Najbardziej owłosiona dziewczynka na świecie ogoliła twarz i wyszła za mąż!
Ale niestety w 2010 roku 10-letnia Supatra Sasuphan z Bangkoku trafiła na jedną ze stron słynnej książki wcale nie dzięki temu...
...a po prostu dlatego, że na twarzy dziewczyny zaczęły gęsto rosnąć włosy i ona była oficjalnie uznana za"najbardziej owłosioną dziewczynę na świecie"!
O tym, że z dzieckiem nie jest wszystko w porządku rodzice Supatry zrozumieli zaraz po jej urodzeniu. Okazuje się, że dziewczynka urodziła się z wyjątkowo małymi nozdrzami i prawie nie mogła oddychać. Wtedy dziewczynka spędziła pierwsze trzy miesiące życia w inkubatorze, i w ogóle po narodzeniu zobaczyła dom tylko 10 miesięcy po przejściu kilku operacji.

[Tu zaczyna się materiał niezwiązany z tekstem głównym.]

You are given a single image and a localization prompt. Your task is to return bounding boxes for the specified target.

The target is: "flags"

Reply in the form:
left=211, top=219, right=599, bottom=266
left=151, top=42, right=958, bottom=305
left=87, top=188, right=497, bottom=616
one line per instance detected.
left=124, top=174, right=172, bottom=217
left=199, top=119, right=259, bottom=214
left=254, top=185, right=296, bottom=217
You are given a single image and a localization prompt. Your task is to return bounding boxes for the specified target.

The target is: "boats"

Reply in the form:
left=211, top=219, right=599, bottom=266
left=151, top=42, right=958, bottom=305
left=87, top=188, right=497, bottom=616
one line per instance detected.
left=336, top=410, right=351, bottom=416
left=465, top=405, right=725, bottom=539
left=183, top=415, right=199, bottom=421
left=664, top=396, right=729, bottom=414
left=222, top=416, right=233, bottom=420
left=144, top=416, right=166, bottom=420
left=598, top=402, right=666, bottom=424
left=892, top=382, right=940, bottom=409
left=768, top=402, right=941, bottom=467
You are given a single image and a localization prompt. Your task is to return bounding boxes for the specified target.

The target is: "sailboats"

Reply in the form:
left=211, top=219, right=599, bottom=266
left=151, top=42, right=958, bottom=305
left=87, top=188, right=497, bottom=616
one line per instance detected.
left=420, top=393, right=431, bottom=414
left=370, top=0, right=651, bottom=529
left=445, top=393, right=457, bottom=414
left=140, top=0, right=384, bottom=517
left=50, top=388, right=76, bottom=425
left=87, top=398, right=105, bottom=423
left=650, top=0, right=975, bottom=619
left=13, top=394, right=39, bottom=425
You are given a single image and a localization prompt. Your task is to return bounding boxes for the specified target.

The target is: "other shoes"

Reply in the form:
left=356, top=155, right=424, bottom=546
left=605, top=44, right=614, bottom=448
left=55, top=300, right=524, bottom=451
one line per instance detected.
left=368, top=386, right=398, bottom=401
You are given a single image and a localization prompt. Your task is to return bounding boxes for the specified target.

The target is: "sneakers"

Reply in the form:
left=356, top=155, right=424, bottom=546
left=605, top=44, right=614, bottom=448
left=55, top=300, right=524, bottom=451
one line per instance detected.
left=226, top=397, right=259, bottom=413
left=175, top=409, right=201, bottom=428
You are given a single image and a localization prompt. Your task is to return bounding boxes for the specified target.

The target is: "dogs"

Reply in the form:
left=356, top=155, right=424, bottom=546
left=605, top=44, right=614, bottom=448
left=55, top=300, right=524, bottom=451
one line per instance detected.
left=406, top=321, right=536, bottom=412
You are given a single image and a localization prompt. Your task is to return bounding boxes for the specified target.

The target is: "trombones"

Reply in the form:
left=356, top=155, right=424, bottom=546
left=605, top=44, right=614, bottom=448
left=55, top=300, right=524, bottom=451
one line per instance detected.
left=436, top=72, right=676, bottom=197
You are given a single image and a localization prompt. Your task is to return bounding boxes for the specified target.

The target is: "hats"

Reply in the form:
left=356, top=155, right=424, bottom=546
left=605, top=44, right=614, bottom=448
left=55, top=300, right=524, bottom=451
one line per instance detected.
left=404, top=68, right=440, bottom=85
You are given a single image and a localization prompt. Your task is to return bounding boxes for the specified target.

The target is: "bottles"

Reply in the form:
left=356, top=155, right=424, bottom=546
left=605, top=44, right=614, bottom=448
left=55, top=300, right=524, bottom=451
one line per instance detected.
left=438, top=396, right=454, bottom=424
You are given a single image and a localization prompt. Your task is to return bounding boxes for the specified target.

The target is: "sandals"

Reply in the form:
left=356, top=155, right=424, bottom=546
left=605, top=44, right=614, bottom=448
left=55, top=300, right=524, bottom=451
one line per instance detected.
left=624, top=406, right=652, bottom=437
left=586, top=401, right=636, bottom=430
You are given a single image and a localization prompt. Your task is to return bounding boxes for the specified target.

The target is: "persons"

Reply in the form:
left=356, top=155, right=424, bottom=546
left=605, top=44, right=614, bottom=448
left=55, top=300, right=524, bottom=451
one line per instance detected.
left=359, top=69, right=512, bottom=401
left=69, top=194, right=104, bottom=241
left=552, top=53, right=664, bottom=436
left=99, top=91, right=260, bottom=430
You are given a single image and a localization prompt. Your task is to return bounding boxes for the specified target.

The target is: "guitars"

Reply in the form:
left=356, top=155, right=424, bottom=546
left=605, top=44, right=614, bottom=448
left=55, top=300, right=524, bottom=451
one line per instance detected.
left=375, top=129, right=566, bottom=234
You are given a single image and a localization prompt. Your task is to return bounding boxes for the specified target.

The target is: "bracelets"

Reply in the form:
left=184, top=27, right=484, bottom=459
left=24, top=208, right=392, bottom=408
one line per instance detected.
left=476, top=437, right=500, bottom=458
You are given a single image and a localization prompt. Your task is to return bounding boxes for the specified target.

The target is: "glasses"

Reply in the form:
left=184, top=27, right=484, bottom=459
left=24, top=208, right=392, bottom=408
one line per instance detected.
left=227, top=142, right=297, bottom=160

Ale na tym cierpienia Supatry Sasuphan nie skończyły się – nietypowe objawy zaczęły się pojawiać w coraz większym stopniu. U dziewczynki bardzo powoli rosły zęby, ona nie widziała, ale najgorsze – na jej twarzy zaczęła rosnąć gęsta szczecina, która nie oszczędziła nawet czoła, powiek i nosa!
Słowem, Supatrze Sasuphan w końcu postawiono dokładną diagnozę – rzadki zespół genetyczny Ambras, bardziej znany jako "syndrom wilkołaka".
Nie uwierzysz, ale od czasów średniowiecza po dzień dzisiejszy nie tylko leków ułatwiających życie z taką diagnozą nie ma, a nawet nowoczesne metody takie jak depilacja laserowa nie pomagają – po takim zabiegu włosy zaczynają rosnąć jeszcze szybciej i stają się grubsze!
Trudno sobie wyobrazić ile cierpienia doznało to dziecko, począwszy od pierwszego wyjścia do ludzi, nie mówiąc już o nauce w szkole i przezwiskach - "dziewczyna-wilk" i "czupakabra" można uznać jeszcze za najbardziej nieobrażliwe pod jej adresem.
Ale myślisz, że Supatra się załamała? Po dostaniu się do księgi rekordów Guinnessa ona szczerze wyznała:
"Nie czuję się kimś innym, i mam wielu przyjaciół w szkole... To, że jestem owłosiona czyni mnie wyjątkową. Było kilka osób, które drażniły mnie i nazywały "małpią twarzą", ale one już tego nie robią. Przyzwyczaiłam się do tego stanu. Nie odczuwam włosów na twarzy, chyba, że tylko wtedy, gdy stają się zbyt długie. I mam nadzieję, że kiedyś to naprawię..."
Ale mamy i dobra wiadomość – dziś 17-letnia najbardziej owłosiona dziewczyna w świecie nie tylko nauczyła się żyć ze swoją unikalną cechą, a nawet poznała "miłość swojego życia" i wyszła za mąż!
Prawda, imienia i nazwiska małżonka ona na razie nie ujawnia, ale już podzieliła się pierwszym wspólnym zdjęciem, które natychmiast stało się popularne w portalu i otrzymało wiele słów sparcia. Aby życie małżeńskie było szczęśliwe, Supatra Sasuphan jednak zdecydowała regularnie golić twarz i ciało!
Ciekawe, a teraz jej "rekord" został zniesiony?